Dataset items:
· · · · ·

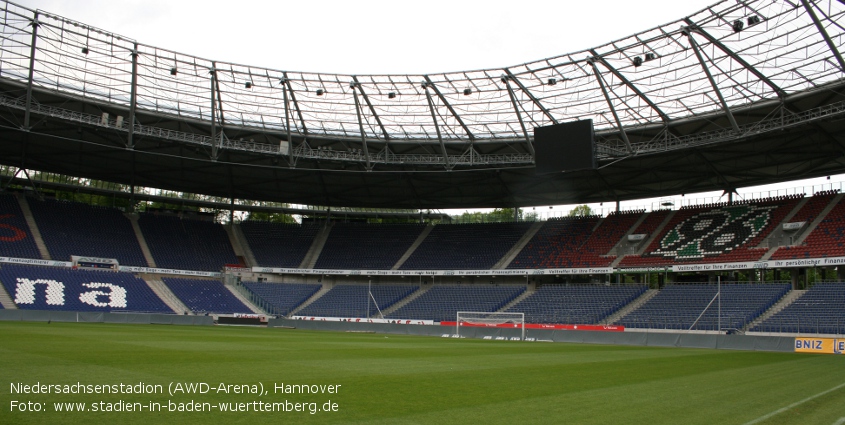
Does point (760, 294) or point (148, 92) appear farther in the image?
point (148, 92)

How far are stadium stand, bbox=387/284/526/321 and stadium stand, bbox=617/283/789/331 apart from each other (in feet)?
38.7

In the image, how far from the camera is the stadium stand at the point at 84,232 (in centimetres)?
5456

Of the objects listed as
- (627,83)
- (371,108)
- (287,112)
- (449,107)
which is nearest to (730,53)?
(627,83)

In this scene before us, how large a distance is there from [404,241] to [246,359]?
50509mm

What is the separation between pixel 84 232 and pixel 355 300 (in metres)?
25.4

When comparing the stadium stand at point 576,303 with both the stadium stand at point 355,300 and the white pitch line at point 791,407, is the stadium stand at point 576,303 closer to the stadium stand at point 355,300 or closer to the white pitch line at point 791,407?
the stadium stand at point 355,300

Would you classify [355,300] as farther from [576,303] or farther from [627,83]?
[627,83]

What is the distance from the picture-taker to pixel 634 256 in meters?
52.8

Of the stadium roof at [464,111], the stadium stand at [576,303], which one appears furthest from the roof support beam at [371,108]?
the stadium stand at [576,303]

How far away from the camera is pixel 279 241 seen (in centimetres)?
6862

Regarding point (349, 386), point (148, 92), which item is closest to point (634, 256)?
point (148, 92)

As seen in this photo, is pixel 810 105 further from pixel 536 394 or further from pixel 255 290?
pixel 255 290

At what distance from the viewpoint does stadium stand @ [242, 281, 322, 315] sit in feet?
194

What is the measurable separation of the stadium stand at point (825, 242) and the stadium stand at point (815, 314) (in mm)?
2422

· · · · ·

[YOUR GOAL]
Return every one of the records above verbatim, omitting the picture.

[RESULT BELOW]
Does point (760, 294) or point (148, 92) appear farther in the image?
point (148, 92)

How far are stadium stand, bbox=387/284/526/321 and stadium stand, bbox=617/283/789/331 apart from each other (in feet)?
38.7

In the image, how far from the camera is the stadium stand at the point at 84,232 (in centimetres)?
5456

Of the objects listed as
- (627,83)
- (371,108)
- (287,112)
- (449,107)
which is nearest to (730,53)?
(627,83)

In this scene before us, how large a distance is there from [404,241] to [246,359]?
50509mm

What is the separation between pixel 84 232 and pixel 355 300 (in metres)?
25.4

When comparing the stadium stand at point 576,303 with both the stadium stand at point 355,300 and the white pitch line at point 791,407, is the stadium stand at point 576,303 closer to the stadium stand at point 355,300 or closer to the white pitch line at point 791,407?
the stadium stand at point 355,300

Would you classify [355,300] as farther from [576,303] or farther from [627,83]?
[627,83]

What is the distance from the picture-taker to pixel 634 256 in meters?
52.8

Of the stadium roof at [464,111], the stadium stand at [576,303], which one appears furthest from the roof support beam at [371,108]?
the stadium stand at [576,303]

How far away from the camera is pixel 279 241 seen (in centimetres)?
6862

Regarding point (349, 386), point (148, 92), which item is closest to point (634, 256)?
point (148, 92)

As seen in this photo, is pixel 810 105 further from pixel 536 394 or further from pixel 255 290?
pixel 255 290

At what distance from the viewpoint does stadium stand @ [242, 281, 322, 315] sit in feet?
194

What is the measurable separation of the stadium stand at point (825, 242) and the stadium stand at point (815, 314) (in mm)?
2422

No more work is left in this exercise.